--- Trecho do documento ---
22.07.11  |  Trabalhista   

Trabalhador obrigado a se despir em revista será indenizado

Um funcionário foi contratado em setembro de 2004 por um supermercado na cidade litorânea de Peruíbe, para prestar serviços como operador de computador. Entretanto, em outubro de 2007, foi dispensado pelo estabelecimento, que justificou que a extinção contratual ocorreu devido a pedido de demissão pelo trabalhador por ter obtido "êxito em concurso e relegou o trabalho junto a reclamada". Porém, o supermercado não conseguiu provar a demissão voluntária, "uma vez que a prova testemunhal não soube informar sobre o motivo da dispensa".

O Juízo da Vara do Trabalho de Itanhaém reconheceu o término do contrato de trabalho por iniciativa do próprio empregador, justificando o deferimento das verbas pedidas pelo reclamante. O trabalhador, então, moveu ação por danos morais contra o supermercado.

O funcionário conta que, em agosto de 2006, foi acusado com mais três empregados (entre eles, o filho do proprietário) de ter se apropriado indevidamente da quantia de R$ 3.230. A direção do estabelecimento levou todos para um quarto, onde o reclamante foi submetido à revista pessoal, "sendo obrigado a se despir, ficando apenas com roupa íntima, em situação constrangedora e vexatória diante dos colegas de trabalho".

--- Informações exibidas ---

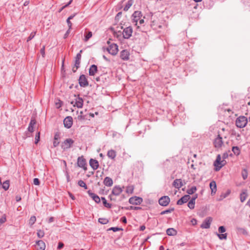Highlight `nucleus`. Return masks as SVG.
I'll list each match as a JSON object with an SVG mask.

--- Tarefa 1 ---
Redigite sem alterações a parte da notícia sobre a revista no supermercado que começa nas palavras "Um funcionário foi" e termina depois de "contra o supermercado.".
--- Tarefa 2 ---
Prossiga com a notícia sobre o funcionário revistado no supermercado a partir da última frase apresentada.

--- Resposta correta 1 ---
Um funcionário foi contratado em setembro de 2004 por um supermercado na cidade litorânea de Peruíbe, para prestar serviços como operador de computador. Entretanto, em outubro de 2007, foi dispensado pelo estabelecimento, que justificou que a extinção contratual ocorreu devido a pedido de demissão pelo trabalhador por ter obtido "êxito em concurso e relegou o trabalho junto a reclamada". Porém, o supermercado não conseguiu provar a demissão voluntária, "uma vez que a prova testemunhal não soube informar sobre o motivo da dispensa".

O Juízo da Vara do Trabalho de Itanhaém reconheceu o término do contrato de trabalho por iniciativa do próprio empregador, justificando o deferimento das verbas pedidas pelo reclamante. O trabalhador, então, moveu ação por danos morais contra o supermercado.

--- Resposta correta 2 ---
A primeira testemunha do supermercado confirmou que foi imputada ao reclamante a autoria do delito relativo à apropriação do dinheiro do caixa, e afirmou que "os 4 funcionários foram responsabilizados pelo sumiço do dinheiro", inclusive o próprio reclamante, e "chegaram a ir para a delegacia".

No entanto, a testemunha do trabalhador, uma mulher que foi uma das acusadas do delito, disse que "saiu da sala no momento em os outros três foram revistados, chegando a ouvir o gerente dizer para eles tirarem a camisa e abaixarem as calças".

Além disso, uma segunda testemunha do supermercado confirmou que "os três, inclusive o reclamante, foi quem ‘agitou’. Na hora, entraram em consenso que teriam que ser revistados e de fato foram; que somente levantaram as roupas não ficando de roupas íntimas; que os próprios funcionários se revistaram".

O trabalhador comunicou o fato à autoridade policial e registrou boletim de ocorrência sob o título de constrangimento ilegal. Ele diz que, "além da humilhação sofrida, houve atraso no pagamento de seu salário por 15 dias, o que provocou a inclusão de seu nome nos serviços de proteção ao crédito". Ressalta, ainda, que o valor em questão foi dividido entre os quatro acusados e descontado em dez parcelas.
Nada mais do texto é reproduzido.